Fragmento de la página
▬▬▬▬▬▬▬▬▬▬
PARÍS, Francia. – Ha sido por más de 30 años maître de ballet de la Ópera de Viena. En Cuba fue bailarín y partenaire de Alicia Alonso, Josefina Méndez, Aurora Bosch y otras deslumbrantes bailarinas. Cuando renunció a la Compañía de Ballet de Cuba para irse del país lo enviaron a un campo de trabajo forzado hasta que le autorizaron la salida en 1968. En Europa, pero también en Australia y Estados Unidos, ha sido profesor de grandes personalidades de la danza clásica. El gobierno de Austria, país en que se naturalizó, le ha concedido las más altas condecoraciones. A sus 84 años, Carlos Gacio se mantiene muy activo, y no pasa un verano sin que le llamen desde diferentes academias para que siga impartiendo clases y enseñando a las nuevas estrellas del ballet.
Cuando lo llamé para hacerle esta entrevista, me dijo: “Chico, qué pena que con esto de la pandemia todo sea tan complicado, porque hubiera agarrado un avión, me hubiera ido un par de días a París y allí la hacíamos en vivo”. Con esto su personalidad queda mejor descrita, que todo lo que vendrá después en este intercambio.
▬▬▬▬▬▬▬▬▬▬
Tareas
1/ Según el texto sobre Carlos Gacio, ¿por qué la entrevista no se hizo en persona? Responde en una a tres oraciones.
2/ Transcribe sin cambios la parte del texto sobre Carlos Gacio que empieza en “PARÍS, Francia. –” y termina en “estrellas del ballet.”.
▬▬▬▬▬▬▬▬▬▬
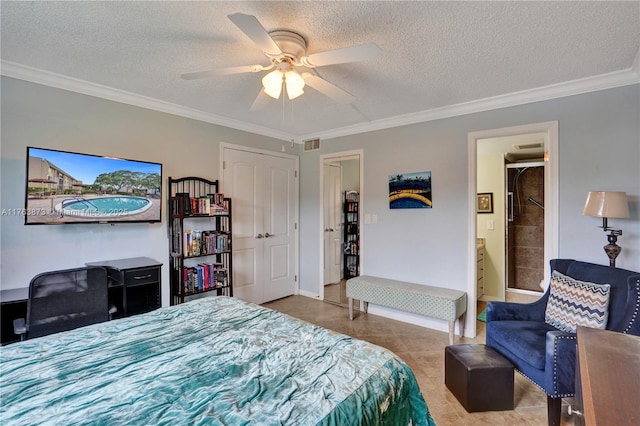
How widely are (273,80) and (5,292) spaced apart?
2.59 m

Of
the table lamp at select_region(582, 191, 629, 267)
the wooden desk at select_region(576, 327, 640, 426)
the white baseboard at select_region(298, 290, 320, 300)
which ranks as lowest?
the white baseboard at select_region(298, 290, 320, 300)

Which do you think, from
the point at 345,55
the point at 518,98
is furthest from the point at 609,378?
the point at 518,98

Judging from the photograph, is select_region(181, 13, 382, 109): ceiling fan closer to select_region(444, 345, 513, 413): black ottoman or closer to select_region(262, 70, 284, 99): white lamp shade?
select_region(262, 70, 284, 99): white lamp shade

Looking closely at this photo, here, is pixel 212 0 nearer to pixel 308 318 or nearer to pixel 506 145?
pixel 308 318

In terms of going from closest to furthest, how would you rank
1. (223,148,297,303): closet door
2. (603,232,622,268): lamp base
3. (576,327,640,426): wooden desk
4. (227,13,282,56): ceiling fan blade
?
1. (576,327,640,426): wooden desk
2. (227,13,282,56): ceiling fan blade
3. (603,232,622,268): lamp base
4. (223,148,297,303): closet door

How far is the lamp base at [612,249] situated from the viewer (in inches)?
93.5

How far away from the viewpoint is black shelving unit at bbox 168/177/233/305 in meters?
3.21

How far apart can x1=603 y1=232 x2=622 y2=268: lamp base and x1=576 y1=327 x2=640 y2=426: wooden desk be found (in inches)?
57.8

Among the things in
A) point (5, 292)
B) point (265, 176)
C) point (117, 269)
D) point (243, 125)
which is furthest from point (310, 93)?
point (5, 292)

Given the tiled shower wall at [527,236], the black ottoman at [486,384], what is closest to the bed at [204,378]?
the black ottoman at [486,384]

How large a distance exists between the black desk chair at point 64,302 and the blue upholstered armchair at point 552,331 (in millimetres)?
2905

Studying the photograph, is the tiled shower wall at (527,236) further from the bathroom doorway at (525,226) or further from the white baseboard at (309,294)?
the white baseboard at (309,294)

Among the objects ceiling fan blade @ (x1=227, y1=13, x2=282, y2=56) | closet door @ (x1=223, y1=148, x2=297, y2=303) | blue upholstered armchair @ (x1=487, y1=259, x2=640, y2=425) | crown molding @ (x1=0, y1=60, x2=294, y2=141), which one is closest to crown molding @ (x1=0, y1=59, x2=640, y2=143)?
crown molding @ (x1=0, y1=60, x2=294, y2=141)

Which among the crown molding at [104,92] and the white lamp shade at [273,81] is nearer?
the white lamp shade at [273,81]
▬▬▬▬▬▬▬▬▬▬
Respuestas esperadas
1/ Gacio dijo que la pandemia lo complicaba todo. De no ser así, habría tomado un avión, habría pasado un par de días en París y la entrevista se habría hecho en vivo.

2/
PARÍS, Francia. – Ha sido por más de 30 años maître de ballet de la Ópera de Viena. En Cuba fue bailarín y partenaire de Alicia Alonso, Josefina Méndez, Aurora Bosch y otras deslumbrantes bailarinas. Cuando renunció a la Compañía de Ballet de Cuba para irse del país lo enviaron a un campo de trabajo forzado hasta que le autorizaron la salida en 1968. En Europa, pero también en Australia y Estados Unidos, ha sido profesor de grandes personalidades de la danza clásica. El gobierno de Austria, país en que se naturalizó, le ha concedido las más altas condecoraciones. A sus 84 años, Carlos Gacio se mantiene muy activo, y no pasa un verano sin que le llamen desde diferentes academias para que siga impartiendo clases y enseñando a las nuevas estrellas del ballet.